READING PASSAGE ::
....
Reduced brain serotonin transporter availability in major depression as measured by [ 123I]-2β-carbomethoxy-3β-(4-iodophenyl)tropane and single photon emission computed tomography

Abstract

Background: Prior research has suggested reductions in the density of serotonin transporter (SERT) binding sites in blood platelets and post-mortem brain tissue of depressed patients. We sought to determine whether patients with unipolar major depression have diminished SERT availability as assessed by both brainstem [ 123I]β-CIT SPECT and platelet [ 3H]paroxetine binding. Methods: Drug-free depressed and healthy subjects were injected with 211 ± 22 MBq [ 123I]β-CIT and imaged 24 ± 2 h later under equilibrium conditions. A ratio of specific to nonspecific brain uptake (V 3″ = (brainstem-occipital)/occipital), a measure proportional to the binding potential (B max/K d), was used for all comparisons. Results: Results showed a statistically significant reduction in brainstem V 3″ values in depressed as compared to healthy subjects (3.1 ± .9 vs. 3.8 ± .8, p = .02). Platelet [ 3H]paroxetine binding was not altered (B max = 2389 ± 484 vs. 2415 ± 538 fmol/mg protein, p = .91) and was not significantly correlated with brainstem [ 123I]β-CIT binding ( r = −0.14, p = .48). Conclusions: These data are the first to suggest reductions in the density of brain SERT binding sites in living depressed patients. These findings provide further support for a preeminent role for alterations in serotonergic neurons in the pathophysiology of depression.
....
EXTRACTED INFORMATION ::
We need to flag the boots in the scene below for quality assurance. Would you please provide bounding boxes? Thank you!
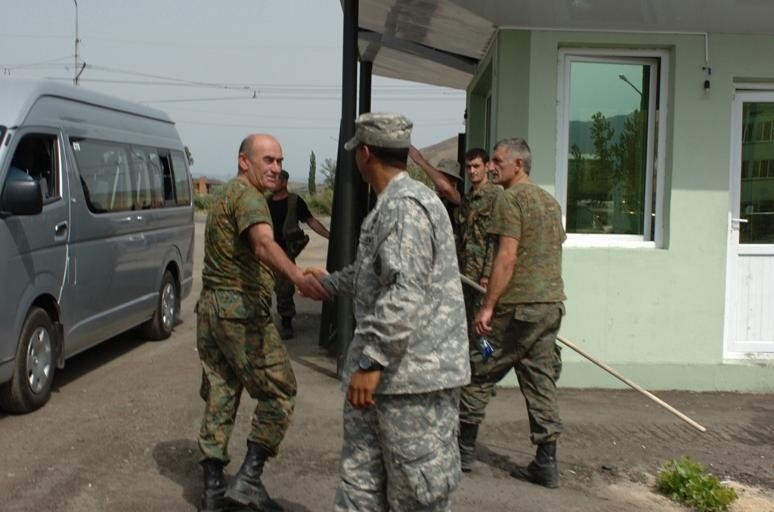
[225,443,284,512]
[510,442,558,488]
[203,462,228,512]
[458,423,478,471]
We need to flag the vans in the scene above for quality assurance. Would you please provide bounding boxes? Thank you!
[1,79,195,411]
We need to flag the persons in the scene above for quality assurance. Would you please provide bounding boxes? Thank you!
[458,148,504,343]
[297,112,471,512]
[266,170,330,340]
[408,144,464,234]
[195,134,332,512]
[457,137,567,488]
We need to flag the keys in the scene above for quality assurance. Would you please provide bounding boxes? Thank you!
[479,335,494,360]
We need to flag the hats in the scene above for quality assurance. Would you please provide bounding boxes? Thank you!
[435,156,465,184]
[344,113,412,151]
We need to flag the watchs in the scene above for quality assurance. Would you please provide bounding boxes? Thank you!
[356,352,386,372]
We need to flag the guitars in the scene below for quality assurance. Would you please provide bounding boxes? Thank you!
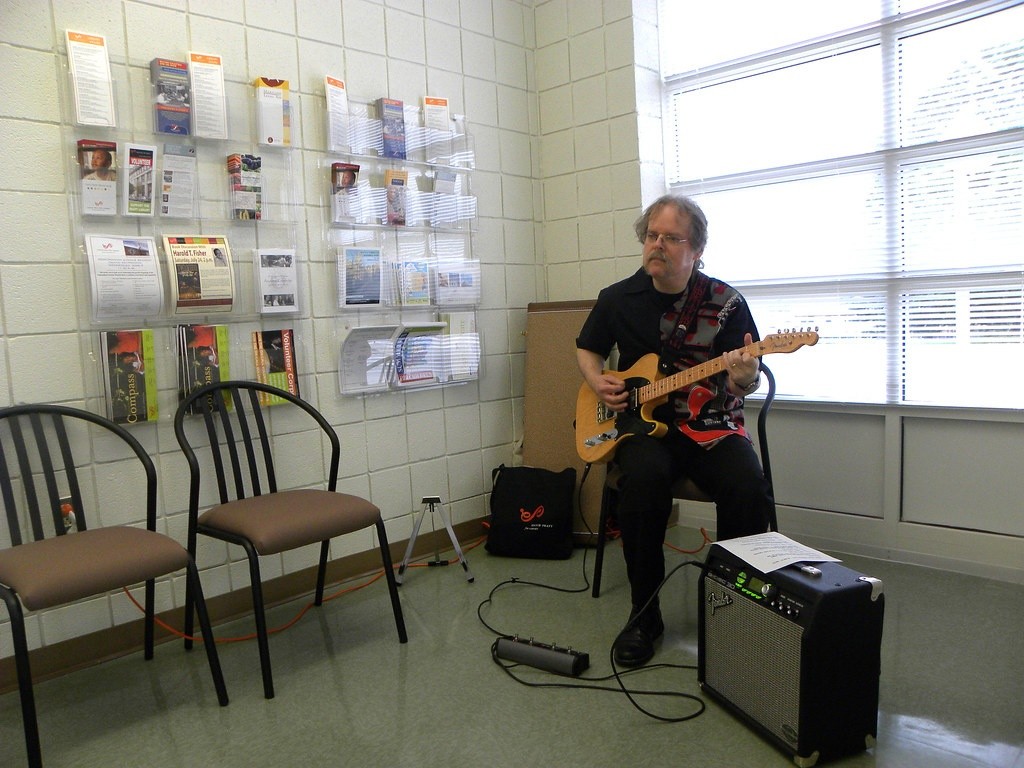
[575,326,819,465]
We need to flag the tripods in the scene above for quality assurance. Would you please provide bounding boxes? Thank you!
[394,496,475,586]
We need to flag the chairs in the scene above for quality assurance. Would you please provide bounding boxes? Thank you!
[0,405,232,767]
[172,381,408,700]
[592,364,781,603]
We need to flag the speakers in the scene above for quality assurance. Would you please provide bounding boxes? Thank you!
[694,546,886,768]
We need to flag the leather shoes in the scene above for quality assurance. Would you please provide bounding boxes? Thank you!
....
YOUR GOAL ::
Please answer these from the abstract on serotonin transporter availability in depression:
(a) How long after injection were the subjects imaged?
(b) What were the brainstem V 3″ values for depressed and for healthy subjects?
(c) What was the correlation between platelet [ 3H]paroxetine binding and brainstem [ 123I]β-CIT binding?

ANSWER TO THIS PROBLEM ::
(a) 24 ± 2 h later, under equilibrium conditions.
(b) 3.1 ± .9 for depressed subjects and 3.8 ± .8 for healthy subjects (p = .02).
(c) r = −0.14 (p = .48), which was not significant.